Chez des nonnains, à titre de fillette. Il n’avoit pas quinze ans, que tout ne fût ; Dont le galant passa pour sœur Colette, Auparavant que la barbe lui crût.

Cet entre-temps ne fut sans fruit : le sire L’employa bien ; Agnès en profila. Las ! quel profit ! J’eusse mieux fait de dire Qu’à sœur Agnès malheur en arriva.

Il lui fallut élargir sa ceinture, Puis mettre au jour petite créature Qui ressembloit comme deux gouttes d’eau, Ce dit l’histoire, à la sœur jouvenceau.

Voilà scandale et bruit dans l’abbaye : « D’où cet enfant est-il plus ? Comme a-t-on, Disoient les sœurs en riant, je vous prie, Trouvé céans ce petit champignon ?
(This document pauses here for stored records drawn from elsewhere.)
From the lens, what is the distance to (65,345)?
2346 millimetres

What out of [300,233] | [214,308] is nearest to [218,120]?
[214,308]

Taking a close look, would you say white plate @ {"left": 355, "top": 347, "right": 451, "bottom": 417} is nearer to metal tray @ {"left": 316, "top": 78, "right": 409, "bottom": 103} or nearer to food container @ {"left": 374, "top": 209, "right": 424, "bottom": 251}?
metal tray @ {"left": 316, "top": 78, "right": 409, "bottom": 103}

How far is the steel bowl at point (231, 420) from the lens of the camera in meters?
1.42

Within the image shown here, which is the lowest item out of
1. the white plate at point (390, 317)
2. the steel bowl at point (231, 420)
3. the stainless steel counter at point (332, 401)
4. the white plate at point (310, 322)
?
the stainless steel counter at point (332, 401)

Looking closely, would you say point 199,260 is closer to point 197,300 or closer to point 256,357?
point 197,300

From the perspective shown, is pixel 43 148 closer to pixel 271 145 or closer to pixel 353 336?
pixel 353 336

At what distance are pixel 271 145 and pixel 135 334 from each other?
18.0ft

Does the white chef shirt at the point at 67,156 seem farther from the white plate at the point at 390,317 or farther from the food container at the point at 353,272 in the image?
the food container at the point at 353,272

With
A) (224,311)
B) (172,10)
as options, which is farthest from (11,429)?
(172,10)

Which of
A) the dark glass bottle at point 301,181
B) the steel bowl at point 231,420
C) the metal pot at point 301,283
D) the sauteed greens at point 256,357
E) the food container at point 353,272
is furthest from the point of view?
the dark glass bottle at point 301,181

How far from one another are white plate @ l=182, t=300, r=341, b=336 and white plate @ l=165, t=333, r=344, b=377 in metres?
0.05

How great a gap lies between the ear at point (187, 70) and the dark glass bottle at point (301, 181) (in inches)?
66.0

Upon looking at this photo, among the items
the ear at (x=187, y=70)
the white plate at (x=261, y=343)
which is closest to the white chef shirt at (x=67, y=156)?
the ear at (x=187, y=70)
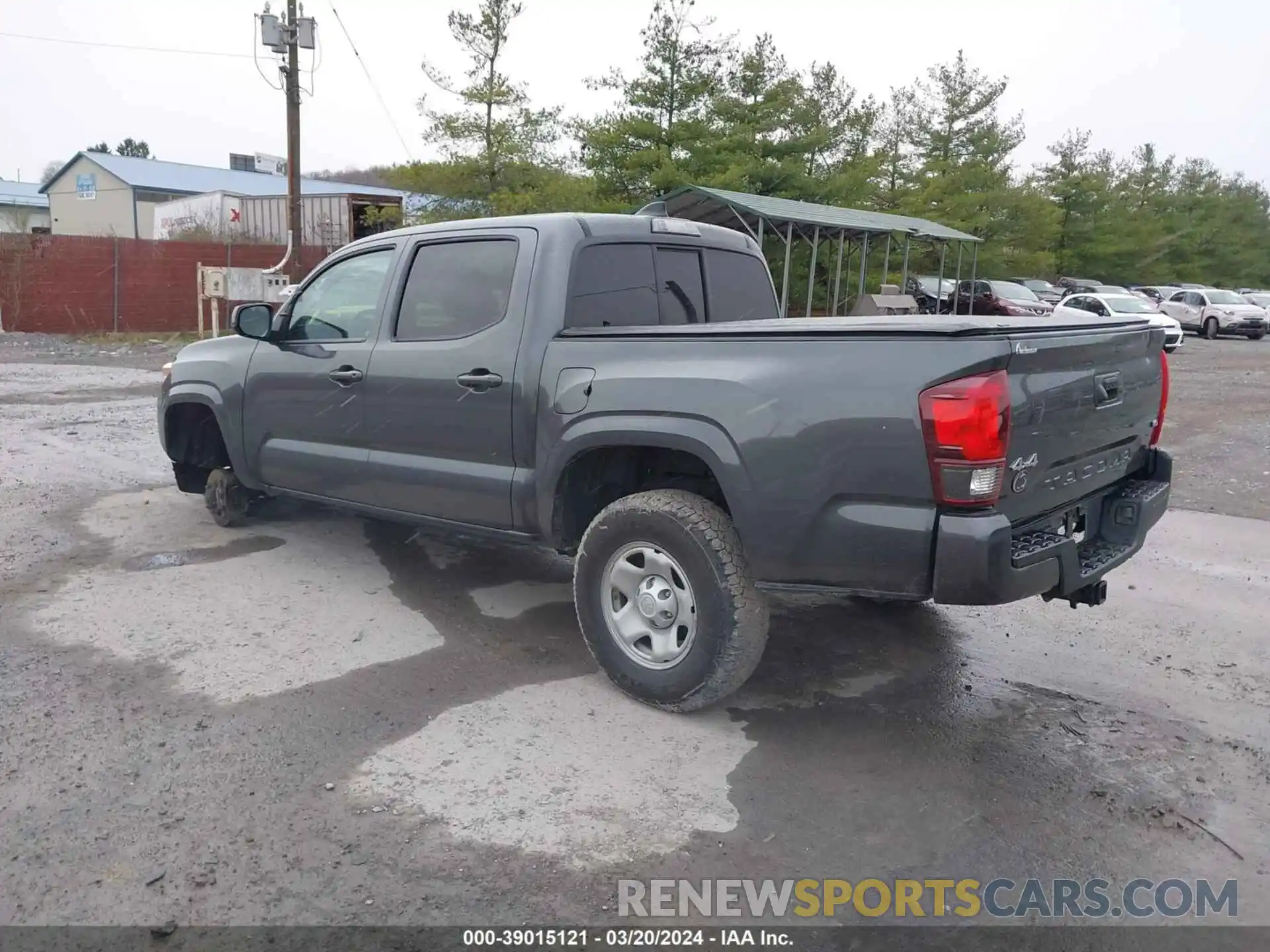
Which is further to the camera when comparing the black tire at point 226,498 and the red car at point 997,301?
the red car at point 997,301

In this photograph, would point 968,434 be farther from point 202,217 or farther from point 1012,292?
point 202,217

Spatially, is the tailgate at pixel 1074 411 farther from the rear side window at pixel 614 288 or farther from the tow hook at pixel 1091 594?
the rear side window at pixel 614 288

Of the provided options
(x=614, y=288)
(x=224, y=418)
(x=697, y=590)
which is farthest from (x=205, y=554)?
(x=697, y=590)

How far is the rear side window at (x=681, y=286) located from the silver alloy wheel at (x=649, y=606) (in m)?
1.36

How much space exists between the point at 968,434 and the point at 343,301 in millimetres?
3477

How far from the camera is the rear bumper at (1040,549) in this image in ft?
10.5

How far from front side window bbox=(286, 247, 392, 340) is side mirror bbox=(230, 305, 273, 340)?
0.38ft

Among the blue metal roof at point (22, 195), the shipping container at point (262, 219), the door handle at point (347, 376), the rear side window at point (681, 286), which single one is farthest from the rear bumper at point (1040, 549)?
the blue metal roof at point (22, 195)

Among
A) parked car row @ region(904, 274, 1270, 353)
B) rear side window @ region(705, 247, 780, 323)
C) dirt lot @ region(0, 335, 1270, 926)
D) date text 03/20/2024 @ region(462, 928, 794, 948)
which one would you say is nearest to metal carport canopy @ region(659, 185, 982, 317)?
parked car row @ region(904, 274, 1270, 353)

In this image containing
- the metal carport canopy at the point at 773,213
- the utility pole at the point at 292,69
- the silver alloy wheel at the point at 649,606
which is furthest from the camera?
the utility pole at the point at 292,69

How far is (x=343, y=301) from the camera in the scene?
5.34 m

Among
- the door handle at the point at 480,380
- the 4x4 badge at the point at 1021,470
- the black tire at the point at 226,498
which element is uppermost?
the door handle at the point at 480,380

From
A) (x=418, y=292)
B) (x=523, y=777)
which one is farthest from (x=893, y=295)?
(x=523, y=777)

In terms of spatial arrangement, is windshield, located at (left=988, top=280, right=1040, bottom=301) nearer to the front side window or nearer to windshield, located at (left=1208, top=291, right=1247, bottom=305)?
windshield, located at (left=1208, top=291, right=1247, bottom=305)
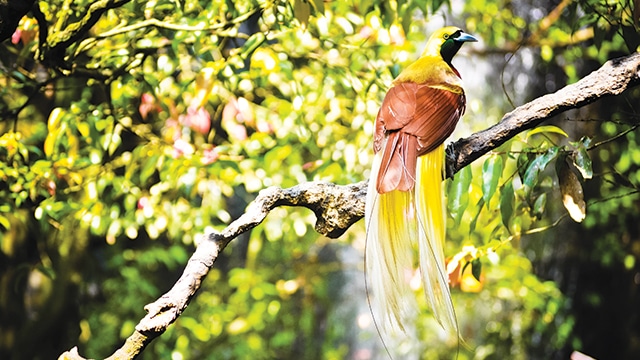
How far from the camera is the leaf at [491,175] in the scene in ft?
4.58

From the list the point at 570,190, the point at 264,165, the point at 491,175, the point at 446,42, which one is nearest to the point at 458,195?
the point at 491,175

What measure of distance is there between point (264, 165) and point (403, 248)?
1272mm

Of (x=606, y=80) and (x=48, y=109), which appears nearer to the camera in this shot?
(x=606, y=80)

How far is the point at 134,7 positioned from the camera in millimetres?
1838

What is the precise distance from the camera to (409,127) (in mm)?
1256

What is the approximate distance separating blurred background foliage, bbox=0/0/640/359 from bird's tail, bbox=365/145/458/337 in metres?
0.17

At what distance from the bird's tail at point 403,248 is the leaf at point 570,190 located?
0.94ft

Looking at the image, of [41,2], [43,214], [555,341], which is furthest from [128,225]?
[555,341]

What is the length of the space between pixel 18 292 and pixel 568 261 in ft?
8.32

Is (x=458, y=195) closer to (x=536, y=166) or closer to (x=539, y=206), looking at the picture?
(x=536, y=166)

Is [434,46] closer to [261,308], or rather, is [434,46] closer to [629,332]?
[261,308]

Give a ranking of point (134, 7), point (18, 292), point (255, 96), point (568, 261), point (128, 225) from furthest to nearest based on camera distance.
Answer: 1. point (568, 261)
2. point (255, 96)
3. point (18, 292)
4. point (128, 225)
5. point (134, 7)

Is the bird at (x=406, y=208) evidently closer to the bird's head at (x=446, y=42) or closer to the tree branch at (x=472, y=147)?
the tree branch at (x=472, y=147)

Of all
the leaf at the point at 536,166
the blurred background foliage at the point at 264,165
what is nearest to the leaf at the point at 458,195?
the blurred background foliage at the point at 264,165
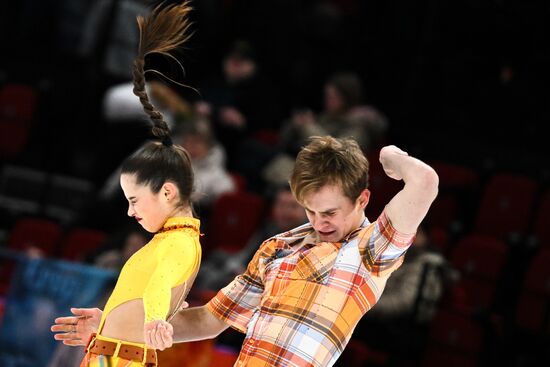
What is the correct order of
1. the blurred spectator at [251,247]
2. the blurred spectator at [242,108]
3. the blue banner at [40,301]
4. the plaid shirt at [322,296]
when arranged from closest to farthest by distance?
the plaid shirt at [322,296]
the blue banner at [40,301]
the blurred spectator at [251,247]
the blurred spectator at [242,108]

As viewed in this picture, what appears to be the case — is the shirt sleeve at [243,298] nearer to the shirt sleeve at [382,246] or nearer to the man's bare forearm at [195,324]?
the man's bare forearm at [195,324]

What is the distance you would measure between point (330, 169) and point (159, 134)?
22.8 inches

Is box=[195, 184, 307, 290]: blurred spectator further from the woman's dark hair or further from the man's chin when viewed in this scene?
the man's chin

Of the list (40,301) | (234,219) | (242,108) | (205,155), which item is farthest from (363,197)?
(242,108)

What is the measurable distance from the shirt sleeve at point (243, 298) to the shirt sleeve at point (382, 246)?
0.39m

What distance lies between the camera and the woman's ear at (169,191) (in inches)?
131

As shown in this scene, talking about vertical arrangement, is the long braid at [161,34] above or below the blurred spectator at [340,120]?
below

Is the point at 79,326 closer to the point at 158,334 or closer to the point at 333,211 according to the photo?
the point at 158,334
Si se n’est-il, après tout, fait lui-même » La prieure est en un courroux extrême : Avoir ainsi souillé cette maison ! Bientôt on mit l’accouchée en prison ;

Puis il fallut faire enquête du père. Comment est-il entré ? Comment sorti ? Les murs sont hauts, antique la tourière, Double la grille, et le tour très-petit.

« Seroit-ce point quelque garçon en fille ? Dit la prieure, et, parmi nos brebis, N’aurions-nous point, sous de trompeurs habits, Un jeune loup ? Sus, qu’on se déshabille !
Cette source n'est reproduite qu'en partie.